#### Quoted text:

Koolanooka was planned to be the major town in the area—not Morawa.

But, for reasons I will likely never know, Yorkie put his faith in a tiny little store in small dusty hot Morawa.

From the information I can find it would appear that Percy Lodge travelled from the U.K. to Fremantle Port at the end of 1912 on the Steam Ship Gothic. He was followed by his family a year later in 1913. I then have him purchasing the store in Morawa around 1919/1920. This does not mean he moved the family from Claremont to Morawa at that time. In fact I think it is likely that he and his eldest son Maurice possibly ran the store for a number of years until he built the house in Morawa (shown in the picture below next to the shop).

If this is the case then I am not sure where he and Maurice lived. It could well be that they lived in the shop, but I cannot find any records to help me confirm this.

#### Recorded data:
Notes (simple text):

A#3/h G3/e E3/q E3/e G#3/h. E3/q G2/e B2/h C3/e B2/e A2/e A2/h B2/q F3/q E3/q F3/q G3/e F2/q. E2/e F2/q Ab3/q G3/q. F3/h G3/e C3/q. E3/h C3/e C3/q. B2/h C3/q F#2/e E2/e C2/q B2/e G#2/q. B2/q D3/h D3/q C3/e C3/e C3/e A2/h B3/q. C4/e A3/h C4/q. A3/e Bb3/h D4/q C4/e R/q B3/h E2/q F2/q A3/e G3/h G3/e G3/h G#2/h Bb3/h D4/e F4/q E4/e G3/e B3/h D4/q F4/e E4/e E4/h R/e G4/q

#### Required work:
- 1) In the Morawa family history, what ship did Percy Lodge travel on from the U.K. to Fremantle Port?
- 2) Condense the paragraph of the Morawa family history that begins "From the information I can find" into a short bulleted list that keeps its main facts.
- 3) Resume the Morawa family history after its final sentence, carrying on in the same voice.

#### Task-by-task outputs:
- 1) The Steam Ship Gothic.

- 2)
- Percy Lodge traveled from the U.K. to Fremantle Port at the end of 1912 on the Steam Ship Gothic.
- His family followed a year later, in 1913.
- He bought the store in Morawa around 1919/1920.
- The family likely did not move from Claremont to Morawa at that time.
- He and his eldest son, Maurice, possibly ran the store for a number of years until he built the house in Morawa next to the shop.

- 3)
Based on a clip from The West Australian from Oct 1929 (included in insert) I am going to assume that Yorkie started building the house next to the shop around 1929/30. Hence, it is likely the rest of his family moved to Morawa sometime late-ish in 1930, being some ten years after the shop was purchased.

During these ten years the railway line was extended from Miling through to Mullewa via Koolanooka and Morawa. This happened around 1927.

Unlike the Midlands line through Carnamah and Three springs, which was owned by a private company, the Wongan Hills to Mullewa line was government built and owned.

About the time that the railway line was put through a more trafficable road was constructed between Koolanooka and Morawa that followed along the east side of the line and came into Morawa on the ‘right’ (east) side of town.

Additionally, around 1928/29, electricity came to Morawa when Mr. George Tilley began providing 32 volt DC power to the town.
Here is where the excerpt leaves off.